Por falar em estrutura, a cabine foi instalada no final de novembro do ano passado, para as comemorações do “Natal Luz” de Castelo (viu, Gramado?), mas foi ficando, ficando, e ficou. Segundo a prefeitura, a estrutura foi feita a partir de um banheiro químico em fibra de vidro que seria descartado por uma empresa particular.

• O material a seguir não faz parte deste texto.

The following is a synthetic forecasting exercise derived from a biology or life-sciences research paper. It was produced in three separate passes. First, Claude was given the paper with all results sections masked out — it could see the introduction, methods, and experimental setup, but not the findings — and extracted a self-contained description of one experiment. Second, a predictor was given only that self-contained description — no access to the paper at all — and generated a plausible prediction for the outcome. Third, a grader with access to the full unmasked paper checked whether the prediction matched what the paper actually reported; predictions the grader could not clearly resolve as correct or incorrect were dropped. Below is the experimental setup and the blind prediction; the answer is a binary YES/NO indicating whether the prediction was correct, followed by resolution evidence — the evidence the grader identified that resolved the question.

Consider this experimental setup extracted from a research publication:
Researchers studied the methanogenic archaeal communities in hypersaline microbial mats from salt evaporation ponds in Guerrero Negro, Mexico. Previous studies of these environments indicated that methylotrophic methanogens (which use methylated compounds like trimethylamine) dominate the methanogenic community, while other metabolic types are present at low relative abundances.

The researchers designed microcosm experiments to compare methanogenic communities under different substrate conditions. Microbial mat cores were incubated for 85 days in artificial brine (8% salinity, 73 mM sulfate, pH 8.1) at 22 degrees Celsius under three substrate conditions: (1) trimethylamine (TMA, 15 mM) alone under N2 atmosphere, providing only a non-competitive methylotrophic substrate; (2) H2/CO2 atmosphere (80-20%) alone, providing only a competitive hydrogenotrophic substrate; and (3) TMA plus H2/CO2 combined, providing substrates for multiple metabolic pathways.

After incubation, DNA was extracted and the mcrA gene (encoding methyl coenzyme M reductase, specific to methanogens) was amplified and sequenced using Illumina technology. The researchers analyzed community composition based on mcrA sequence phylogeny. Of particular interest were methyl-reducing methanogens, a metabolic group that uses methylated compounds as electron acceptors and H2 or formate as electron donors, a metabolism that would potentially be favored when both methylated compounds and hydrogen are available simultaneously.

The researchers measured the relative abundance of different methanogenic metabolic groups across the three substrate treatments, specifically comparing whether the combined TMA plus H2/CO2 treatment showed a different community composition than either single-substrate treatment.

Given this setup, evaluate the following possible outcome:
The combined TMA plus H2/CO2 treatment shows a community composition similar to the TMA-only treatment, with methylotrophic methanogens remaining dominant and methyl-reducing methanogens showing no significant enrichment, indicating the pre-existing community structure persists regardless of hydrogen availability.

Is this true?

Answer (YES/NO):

A estrutura original passou por um processo completo de adaptação na serralheria municipal, incluindo cortes, instalação de esquadrias metálicas, preparação da superfície e pintura, resultando em uma nova peça cenográfica inspirada nas tradicionais cabines telefônicas inglesas, pensada, segundo a prefeitura, para integrar o cenário natalino e valorizar os espaços decorados da cidade.
“A proposta da cabine foi compor a ambientação do Natal Luz de Castelo, ampliando os pontos instagramáveis da decoração e proporcionando mais um elemento de interação para moradores e visitantes durante o período natalino”, explica a administração municipal, em nota enviada à coluna.
Entusiasta da ideia da cabine, o prefeito João Paulo Nali (Republicanos) vê inúmeras utilidades nela: “São várias as cidades do Brasil que têm esse tipo de cabine. Ela serve para as pessoas que querem tirar fotos, inclusive com temática de casamento. Também será útil principalmente para as pessoas que não têm condições de viajar, mas querem tirar umas fotos com características turísticas”.
Castelo, agora é Paris que está com ciúmes: já pensaram na Torre Eiffel?